Une débâcle militaire américaine
Donald Trump avait promis de mettre un terme à cette situation. La marine états-unienne a donc lancé une vaste opération, censée durer 8 à 10 mois, comprenant bombardements du Yémen et assassinats ciblés.
Après un mois d’opération, le bilan est catastrophique. Les 1 000 frappes américaines en territoire yéménite viennent certes s’ajouter au terrible bilan guerrier de la Maison-Blanche, mais c’est bien le coût financier qui inquiète le président des États-Unis. Au moins six drones MQ-9 Reaper ont été abattus, à 28 millions de dollars l’unité, auxquels s’ajoutent deux avions F-18 à 120 millions de dollars l’unité, accidentellement coulés en mer Rouge. Au total, ce mois de déploiement est chiffré à un milliard de dollars, pour de piètres résultats.
Un accord bilatéral sans les Israéliens qui rebat les cartes dans la région
Donald Trump a donc tourné casaque. Finie la solution militaire, place à un deal bilatéral. La marine marchande battant pavillon états-unien ne sera plus inquiétée, en échange de la fin des bombardements sur le Yémen aux mains des Houthis. Aucune garantie n’est en revanche apportée concernant les navires israéliens.
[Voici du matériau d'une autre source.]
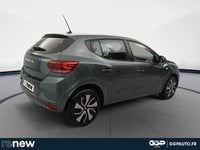 Voitures D'occasion À Petite Forêt | Dacia Sandero 1.0 Sce 65Ch Expression -24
Quelques jours après le tir d’une roquette houthie contre l’aéroport de Tel-Aviv, et alors que l’armée israélienne bombarde le Yémen, cet accord bilatéral a profondément agacé le gouvernement Netanyahu. Surtout, il inquiète le gouvernement israélien, qui prend conscience que, si soutenir sa politique devient trop coûteux, il pourrait également être lâché par les États-Unis sur le sujet fondamental du nucléaire iranien, où des désaccords émergent déjà.